*Work to be completed*
Your copy of the data should match it exactly, except that the pictures are gone.

*Study material*
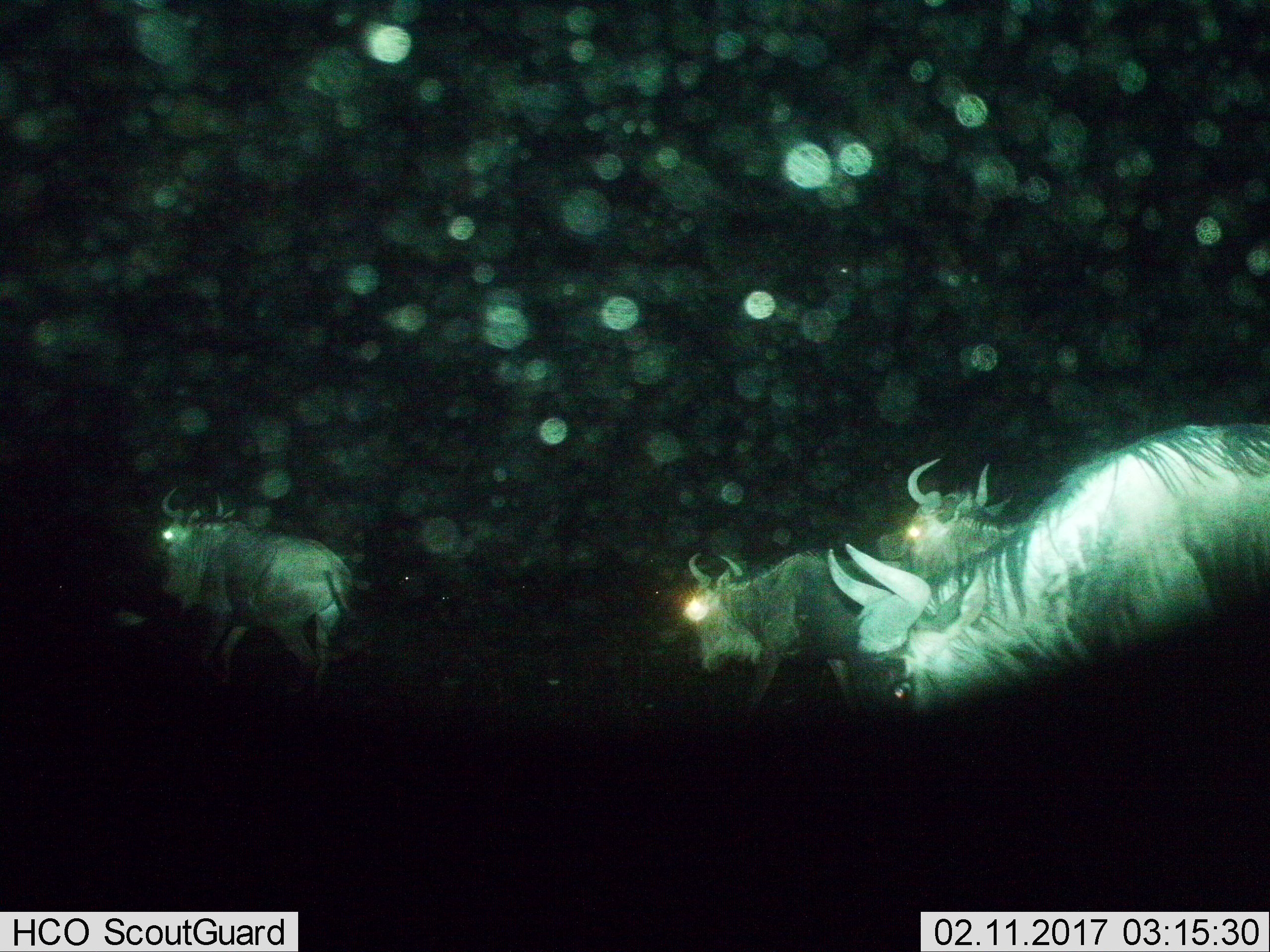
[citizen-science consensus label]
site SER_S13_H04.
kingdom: Animalia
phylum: Chordata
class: Mammalia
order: Artiodactyla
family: Bovidae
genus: Connochaetes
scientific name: Connochaetes taurinus taurinus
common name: blue wildebeest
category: wildebeestblue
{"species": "wildebeestblue (blue wildebeest) (Connochaetes taurinus taurinus)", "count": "4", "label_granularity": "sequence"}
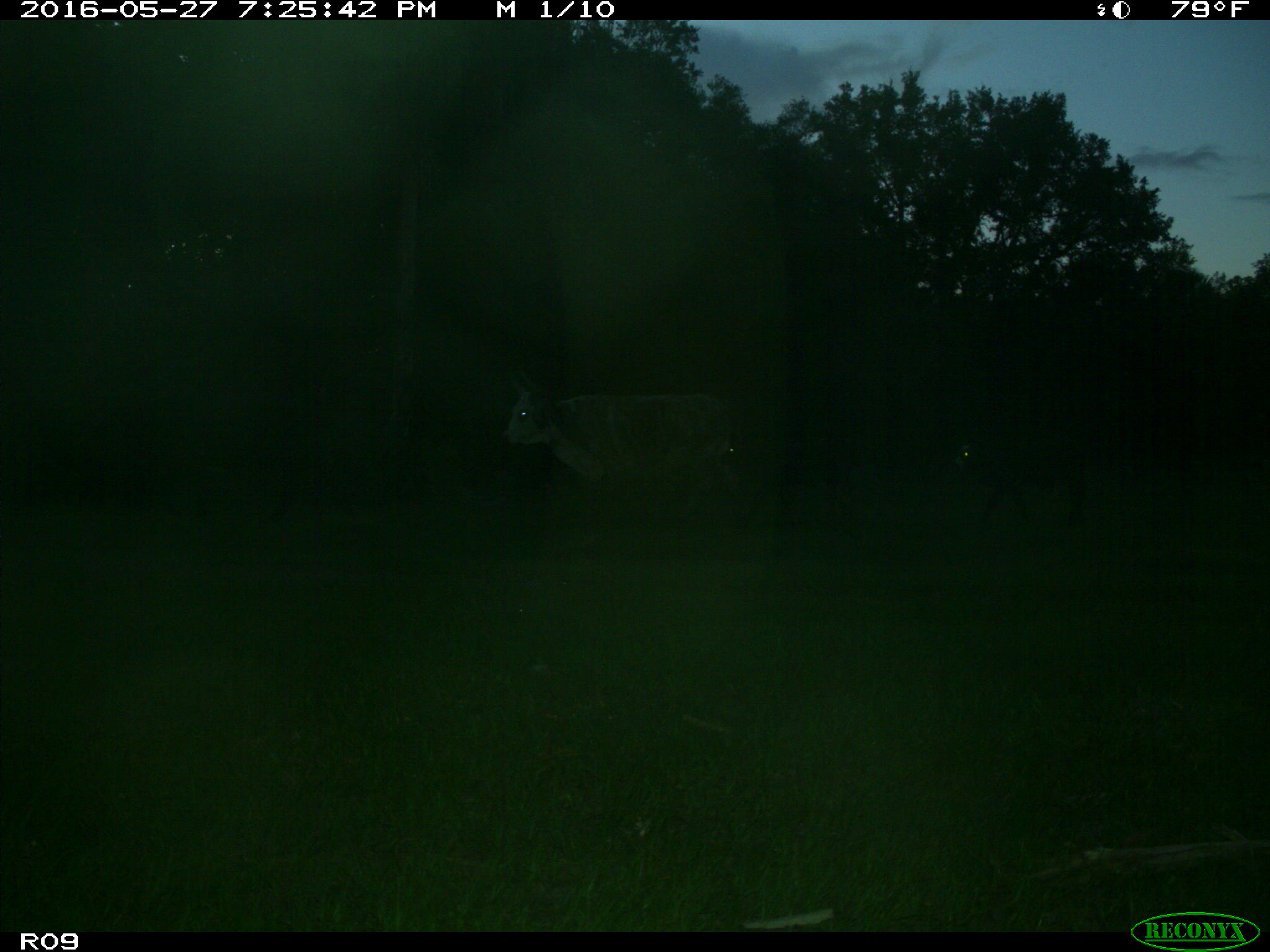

*Answer to this problem*
[citizen-science consensus label]
site SER_S13_H04.
kingdom: Animalia
phylum: Chordata
class: Mammalia
order: Artiodactyla
family: Bovidae
genus: Connochaetes
scientific name: Connochaetes taurinus taurinus
common name: blue wildebeest
category: wildebeestblue
{"species": "wildebeestblue (blue wildebeest) (Connochaetes taurinus taurinus)", "count": "4", "label_granularity": "sequence"}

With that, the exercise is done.